### KUTIPAN DOKUMEN

Lihat ke Halaman Asli

Muhammad Natsir Tahar

TERVERIFIKASI

Writerpreneur Indonesia

Apakah Dunia Sudah Baik-baik Saja dalam Dominasi Pria Alfa?

Diperbarui: 15 Juni 2024   08:32

Kompasiana adalah platform blog. Konten ini menjadi tanggung jawab bloger dan tidak mewakili pandangan redaksi Kompas.

Ilustrasi Sigma Male: theadultman.com

Jika lini sejarah umpama jembatan gantung Spartan yang berderit-derit, derit-derit itu seakan hanya menyebut nama-nama seperti Alexander the Great, Napoleon Bonaparte, Julius Caesar, Winston Churchill, Genghis Khan atau Adolf Hitler. Mereka adalah para pria alfa (alpha male) yang melambangkan kejantanan dan dominasi, acap kali dianggap sebagai model yang paling diinginkan dalam hierarki sosial.

Pria alfa cenderung mampu memimpin dengan karisma yang kuat dan superior dalam situasi-situasi yang memerlukan kepemimpinan yang tegas dan dominan. Namun, mereka juga memiliki risiko kecenderungan otoriter dan rentan pada konflik antarindividu.

Di antara banyak tipe pria, pria alfa terbalik secara sempurna dengan tipe pria sigma (sigma male). Pria sigma menawarkan pandangan yang lebih subtil tentang kekuatan dan kepemimpinan. Mereka adalah individu yang lebih suka bekerja sendiri, mengejar ketenangan dalam kesendirian mereka.

Sigma cenderung independen, mampu beroperasi di luar struktur sosial konvensional, dan memiliki kecerdasan yang mendalam serta ketajaman analitis. Mereka mungkin tidak selalu menjadi pusat perhatian, tetapi kehadiran mereka sering kali memancarkan daya tarik yang misterius dan karisma yang tak tertandingi.

Dalam wacana politik kekinian, pria sigma tidak laku jika dipajang di etalase dengan tergesa-gesa, karena mereka sudah lama tesembunyi di balik jiwa introvert-nya yang mengungkung. Kadang-kadang hanya menunggu dunia secara tak sengaja menemukan mereka.

Garis potong antara Aristoteles dan murid kebanggaannya Alexander The Great, adalah karena yang satu sigma dan yang lain alfa. Sehingga Alexander lebih banyak disebut-sebut ketimbang Aristoteles, yang berbanding terbalik dari bagaimana pengaruh keduanya bagi keunggulan ras manusia.

######

§ SOAL LATIHAN
Tolong sebutkan tipe pria yang, menurut artikel tentang pria alfa dan pria sigma, lebih suka bekerja sendiri. Catatan berikut tidak berkaitan dengan artikel di atas.

### BARIS DATA

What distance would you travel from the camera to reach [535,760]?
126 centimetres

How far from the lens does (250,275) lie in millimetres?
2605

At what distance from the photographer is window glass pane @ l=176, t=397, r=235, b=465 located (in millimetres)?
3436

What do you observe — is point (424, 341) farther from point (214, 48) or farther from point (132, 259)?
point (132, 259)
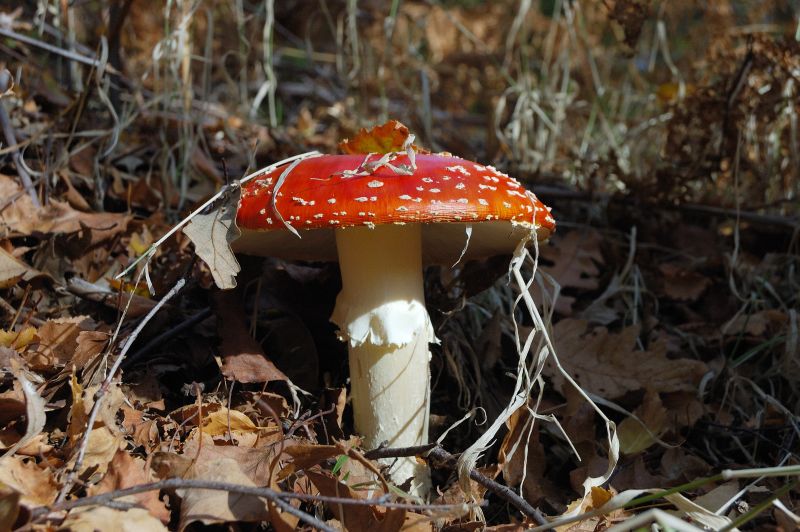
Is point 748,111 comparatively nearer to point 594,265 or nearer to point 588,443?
point 594,265

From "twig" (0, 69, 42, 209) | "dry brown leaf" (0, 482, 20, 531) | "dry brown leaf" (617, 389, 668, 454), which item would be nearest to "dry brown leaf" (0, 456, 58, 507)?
"dry brown leaf" (0, 482, 20, 531)

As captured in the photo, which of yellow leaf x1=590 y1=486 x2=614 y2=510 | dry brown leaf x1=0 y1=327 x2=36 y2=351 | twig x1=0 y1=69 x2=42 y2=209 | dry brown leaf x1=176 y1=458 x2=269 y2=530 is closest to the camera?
dry brown leaf x1=176 y1=458 x2=269 y2=530

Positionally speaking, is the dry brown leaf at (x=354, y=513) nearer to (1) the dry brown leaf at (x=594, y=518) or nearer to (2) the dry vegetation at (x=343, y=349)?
(2) the dry vegetation at (x=343, y=349)

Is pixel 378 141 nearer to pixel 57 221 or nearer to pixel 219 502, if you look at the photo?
pixel 219 502

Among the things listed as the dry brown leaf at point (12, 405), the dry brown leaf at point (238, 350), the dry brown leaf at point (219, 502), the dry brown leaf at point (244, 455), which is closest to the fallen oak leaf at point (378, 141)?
the dry brown leaf at point (238, 350)

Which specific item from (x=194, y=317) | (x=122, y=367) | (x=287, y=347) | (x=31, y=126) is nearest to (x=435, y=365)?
(x=287, y=347)

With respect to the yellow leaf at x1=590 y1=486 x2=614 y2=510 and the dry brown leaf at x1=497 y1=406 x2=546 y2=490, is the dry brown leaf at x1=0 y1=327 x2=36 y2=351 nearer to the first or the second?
the dry brown leaf at x1=497 y1=406 x2=546 y2=490
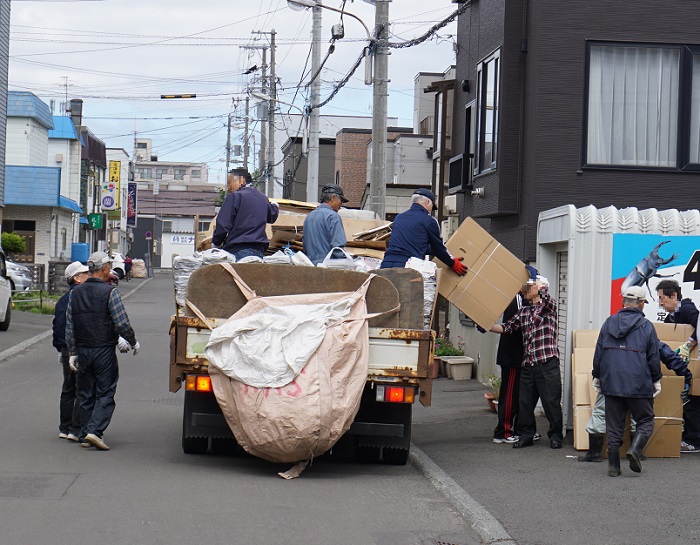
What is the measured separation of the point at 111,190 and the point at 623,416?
60.5 metres

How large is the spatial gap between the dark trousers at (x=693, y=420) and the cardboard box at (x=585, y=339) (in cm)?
118

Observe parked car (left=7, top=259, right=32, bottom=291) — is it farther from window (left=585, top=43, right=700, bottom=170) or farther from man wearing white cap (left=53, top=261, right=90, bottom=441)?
man wearing white cap (left=53, top=261, right=90, bottom=441)

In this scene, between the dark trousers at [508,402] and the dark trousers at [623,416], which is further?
the dark trousers at [508,402]

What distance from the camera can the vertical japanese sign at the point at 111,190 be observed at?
66.3 meters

######

§ HASIL LATIHAN
Pria sigma.